Our teams are often assembled with staff of differing specializations – a challenge for sure, but also an excellent opportunity to develop synergy and relationships. The kickoff meeting ensures that everyone not only knows their own role, but each other’s roles as well. Getting everyone on the same page at the beginning is vital to having successful communication throughout the project’s lifecycle.
Some of the tools we use to develop staff, create team synergy, and bond as a company across our nine offices include:
- Building time into projects for face-to-face collaboration early on in a project. This improves collaboration during the project and leads to more efficiently executed, innovative, and profitable projects for the company.
- Having all team members work at the office closest to the project site for a day or two to get familiar with the project location and develop relationships with other team members.
- Encouraging managers to schedule time to work at remote offices and develop relationships with remote office staff.
- Planning out of office activities with other staff will not only benefit the development of younger staff, but it will also help them integrate into the culture of the company more thoroughly.
How do you strike a balance that will enhance staff growth and produce a successful project execution that maximizes productivity, efficiency, and greater profit? The costs of working remotely in person hours, office space, overnight lodging, and travel time are all real. It is important to establish a plan that is implemented early in the project to maximize initial team face-to-face communication and “set the stage” for communication throughout the rest of the project.
This initial step should be limited in its duration with a goal of establishing relationships and project knowledge that can build through the rest of the project as team members work from their home offices. It’s incumbent on project managers to maximize the benefits you get from working remote – team lunches, project site visits, and introductions to other non-team staff. Ultimately, you want to build long-lasting relationships.
These new relationships will provide the company with many additional benefits including employee retention in a market where good people are hard to find. This approach to initial project team development will also benefit staff with a deeper understanding of the diversity of work the company provides.
From the get-go, my approach is to be hands-on – knowing and understanding each team member’s strengths and weaknesses. It’s critical that those working in other offices, or remotely, be engaged and enjoy what they are doing.
You should provide staff with the task goal/objective, timeline, and budget, but empower them to lead and take ownership of their tasks.
Communicate, communicate, and communicate.

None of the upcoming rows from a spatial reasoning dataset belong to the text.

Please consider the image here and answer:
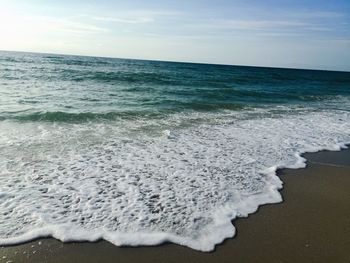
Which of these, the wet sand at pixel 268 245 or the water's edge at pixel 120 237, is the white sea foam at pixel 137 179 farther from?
the wet sand at pixel 268 245

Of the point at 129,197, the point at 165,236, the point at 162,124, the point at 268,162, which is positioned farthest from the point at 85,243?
the point at 162,124

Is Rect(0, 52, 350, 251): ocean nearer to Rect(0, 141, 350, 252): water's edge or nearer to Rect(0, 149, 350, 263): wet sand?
Rect(0, 141, 350, 252): water's edge

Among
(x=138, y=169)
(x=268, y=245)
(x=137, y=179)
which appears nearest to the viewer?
(x=268, y=245)

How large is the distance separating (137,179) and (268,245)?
256 cm

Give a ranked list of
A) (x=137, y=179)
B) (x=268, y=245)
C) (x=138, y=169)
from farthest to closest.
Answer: (x=138, y=169)
(x=137, y=179)
(x=268, y=245)

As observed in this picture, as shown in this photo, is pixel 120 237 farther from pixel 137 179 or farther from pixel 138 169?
pixel 138 169

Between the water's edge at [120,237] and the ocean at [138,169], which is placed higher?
the ocean at [138,169]

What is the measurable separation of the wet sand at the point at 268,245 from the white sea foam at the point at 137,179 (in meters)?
0.16

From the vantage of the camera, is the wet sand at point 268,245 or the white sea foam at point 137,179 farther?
the white sea foam at point 137,179

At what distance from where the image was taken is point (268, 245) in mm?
3768

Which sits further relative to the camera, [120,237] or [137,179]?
[137,179]

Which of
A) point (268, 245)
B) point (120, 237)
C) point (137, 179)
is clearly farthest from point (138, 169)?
point (268, 245)

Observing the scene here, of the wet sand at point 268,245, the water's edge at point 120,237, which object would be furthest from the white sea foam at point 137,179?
the wet sand at point 268,245

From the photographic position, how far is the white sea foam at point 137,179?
4.00 metres
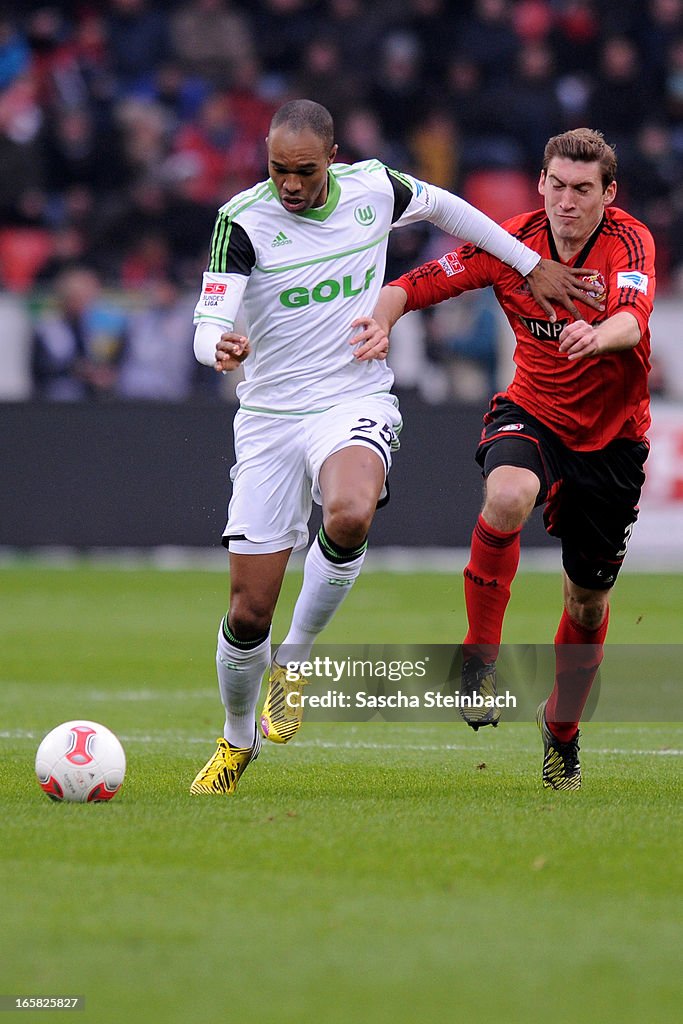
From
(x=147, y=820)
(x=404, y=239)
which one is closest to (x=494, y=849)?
(x=147, y=820)

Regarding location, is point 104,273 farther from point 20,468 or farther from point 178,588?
point 178,588

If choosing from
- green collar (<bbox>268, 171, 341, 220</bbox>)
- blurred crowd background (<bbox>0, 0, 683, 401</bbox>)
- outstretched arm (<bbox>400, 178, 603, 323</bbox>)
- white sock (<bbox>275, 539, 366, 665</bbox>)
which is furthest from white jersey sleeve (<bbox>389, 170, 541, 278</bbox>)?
blurred crowd background (<bbox>0, 0, 683, 401</bbox>)

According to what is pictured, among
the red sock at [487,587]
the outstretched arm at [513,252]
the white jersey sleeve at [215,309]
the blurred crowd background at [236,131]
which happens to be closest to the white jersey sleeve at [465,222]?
the outstretched arm at [513,252]

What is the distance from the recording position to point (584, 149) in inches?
233

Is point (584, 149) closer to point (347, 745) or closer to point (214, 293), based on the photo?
point (214, 293)

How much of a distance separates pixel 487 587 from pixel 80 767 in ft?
5.24

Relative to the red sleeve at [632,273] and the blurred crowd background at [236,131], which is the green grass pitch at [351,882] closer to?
the red sleeve at [632,273]

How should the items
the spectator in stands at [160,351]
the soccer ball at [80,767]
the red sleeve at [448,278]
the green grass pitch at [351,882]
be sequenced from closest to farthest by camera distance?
the green grass pitch at [351,882] → the soccer ball at [80,767] → the red sleeve at [448,278] → the spectator in stands at [160,351]

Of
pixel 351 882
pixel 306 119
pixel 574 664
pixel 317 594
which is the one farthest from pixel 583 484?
pixel 351 882

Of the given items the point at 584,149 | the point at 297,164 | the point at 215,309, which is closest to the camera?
the point at 215,309

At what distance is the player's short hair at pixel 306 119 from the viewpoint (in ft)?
18.8

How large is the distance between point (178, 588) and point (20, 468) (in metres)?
2.13

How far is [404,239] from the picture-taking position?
53.1ft

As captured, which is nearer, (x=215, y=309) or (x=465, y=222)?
(x=215, y=309)
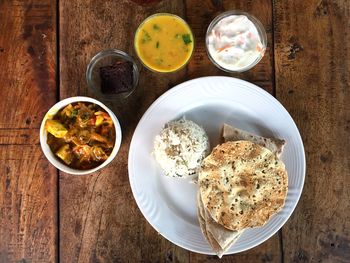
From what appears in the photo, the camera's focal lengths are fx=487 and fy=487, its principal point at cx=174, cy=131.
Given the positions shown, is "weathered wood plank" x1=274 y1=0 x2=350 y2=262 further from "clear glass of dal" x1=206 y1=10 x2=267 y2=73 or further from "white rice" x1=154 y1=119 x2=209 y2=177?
"white rice" x1=154 y1=119 x2=209 y2=177

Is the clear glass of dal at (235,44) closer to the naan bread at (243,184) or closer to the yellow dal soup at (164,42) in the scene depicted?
the yellow dal soup at (164,42)

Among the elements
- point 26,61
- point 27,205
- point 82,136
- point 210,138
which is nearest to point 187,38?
point 210,138

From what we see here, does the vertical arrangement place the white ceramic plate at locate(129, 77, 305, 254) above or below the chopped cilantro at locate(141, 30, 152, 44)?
Answer: below

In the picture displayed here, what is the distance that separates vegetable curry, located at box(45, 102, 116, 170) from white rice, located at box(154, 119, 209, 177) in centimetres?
18

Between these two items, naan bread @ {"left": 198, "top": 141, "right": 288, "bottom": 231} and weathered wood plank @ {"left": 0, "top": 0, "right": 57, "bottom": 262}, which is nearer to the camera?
naan bread @ {"left": 198, "top": 141, "right": 288, "bottom": 231}

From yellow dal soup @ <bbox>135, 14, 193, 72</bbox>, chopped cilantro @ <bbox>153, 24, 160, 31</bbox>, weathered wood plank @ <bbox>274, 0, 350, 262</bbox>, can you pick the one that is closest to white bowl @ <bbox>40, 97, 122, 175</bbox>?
yellow dal soup @ <bbox>135, 14, 193, 72</bbox>

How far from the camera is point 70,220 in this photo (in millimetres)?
1832

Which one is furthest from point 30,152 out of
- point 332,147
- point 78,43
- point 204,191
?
point 332,147

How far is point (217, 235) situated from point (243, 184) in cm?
20

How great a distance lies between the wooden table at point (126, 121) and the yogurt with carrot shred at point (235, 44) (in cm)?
10

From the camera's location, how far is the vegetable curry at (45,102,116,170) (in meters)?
1.70

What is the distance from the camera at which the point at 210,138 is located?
1.82 metres

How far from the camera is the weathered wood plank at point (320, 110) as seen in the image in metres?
1.83

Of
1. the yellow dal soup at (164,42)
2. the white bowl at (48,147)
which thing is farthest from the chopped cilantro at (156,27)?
the white bowl at (48,147)
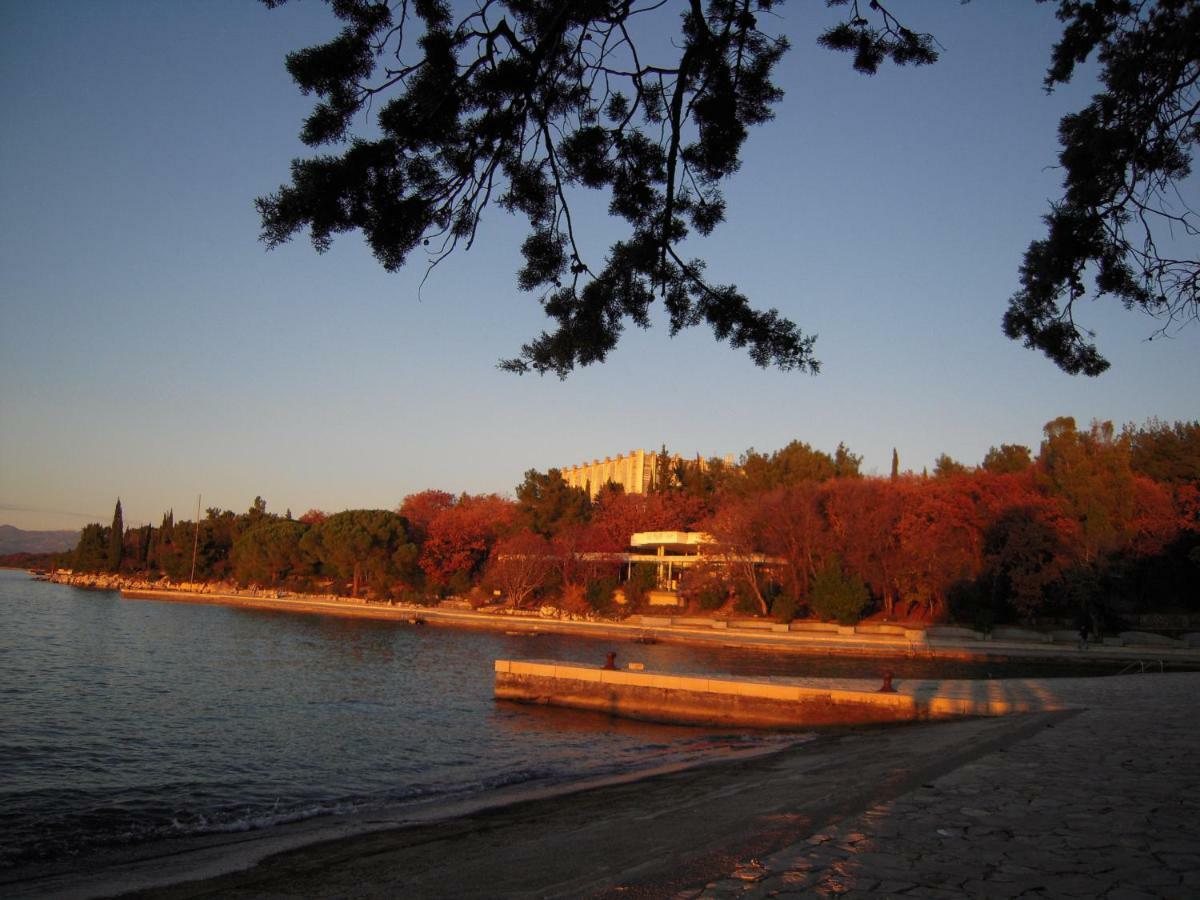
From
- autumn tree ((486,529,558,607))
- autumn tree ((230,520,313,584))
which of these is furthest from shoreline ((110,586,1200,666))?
autumn tree ((230,520,313,584))

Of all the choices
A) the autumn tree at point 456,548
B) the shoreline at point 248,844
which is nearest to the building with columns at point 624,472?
the autumn tree at point 456,548

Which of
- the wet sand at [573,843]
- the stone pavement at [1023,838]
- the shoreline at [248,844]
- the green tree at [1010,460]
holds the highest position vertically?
the green tree at [1010,460]

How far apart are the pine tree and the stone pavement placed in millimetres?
103344

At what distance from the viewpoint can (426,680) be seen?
2366 centimetres

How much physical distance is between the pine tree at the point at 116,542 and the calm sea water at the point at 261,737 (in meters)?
69.4

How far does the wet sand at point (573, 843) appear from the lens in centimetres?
562

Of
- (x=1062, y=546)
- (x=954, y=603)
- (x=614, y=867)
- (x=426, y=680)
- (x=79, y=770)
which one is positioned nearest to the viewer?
(x=614, y=867)

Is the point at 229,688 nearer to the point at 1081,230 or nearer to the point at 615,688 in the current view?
the point at 615,688

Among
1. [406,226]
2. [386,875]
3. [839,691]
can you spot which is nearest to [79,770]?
[386,875]

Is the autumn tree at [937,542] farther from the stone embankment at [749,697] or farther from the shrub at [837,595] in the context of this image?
the stone embankment at [749,697]

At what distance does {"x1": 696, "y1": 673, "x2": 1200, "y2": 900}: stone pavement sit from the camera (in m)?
4.31

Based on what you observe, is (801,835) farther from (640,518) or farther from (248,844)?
(640,518)

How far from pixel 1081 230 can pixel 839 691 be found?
11.6 metres

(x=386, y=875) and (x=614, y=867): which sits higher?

There is no substitute for great communication in managing workloads and project teams no matter where they are located, especially if they are working remotely.
You also need to stay connected, and regular check-ins work best. Schedule and hold progress meetings via Zoom or similar video-conferencing tools. We are all learning quickly the value of this tool with the current COVID-19 crisis.
Project reporting is another form of communicating, but it’s also the project manager’s job to review reporting on a regular basis. Let your staff tell you what they have completed and then follow up – trust, but verify. Roll up your sleeves and see for yourself if the work is done.
Routine quality assurance checks are also important throughout the project. Finding issues early and communicating them before too much time and effort is spent going down the wrong track is critical for any project to be successful. Don’t wait until 80 or 90 percent completion. By then, it could be too late.
And finally, even though you should stay current on the latest technology, there is no substitute for face-to-face communication. We strive to be a “face-first firm,” even though we have multiple offices and project teams in two states. You should, too.
Reliance on email, text, instant messaging, and other forms of electronic communication has generally resulted in greater team communication, more project efficiencies and higher profit, but it does not paint a full picture of the best communication styles.
A reliance on electronic communication can negatively impact professional relationship building and integration into the company culture. It also limits staff to critical exposure needed for professional growth and career diversification.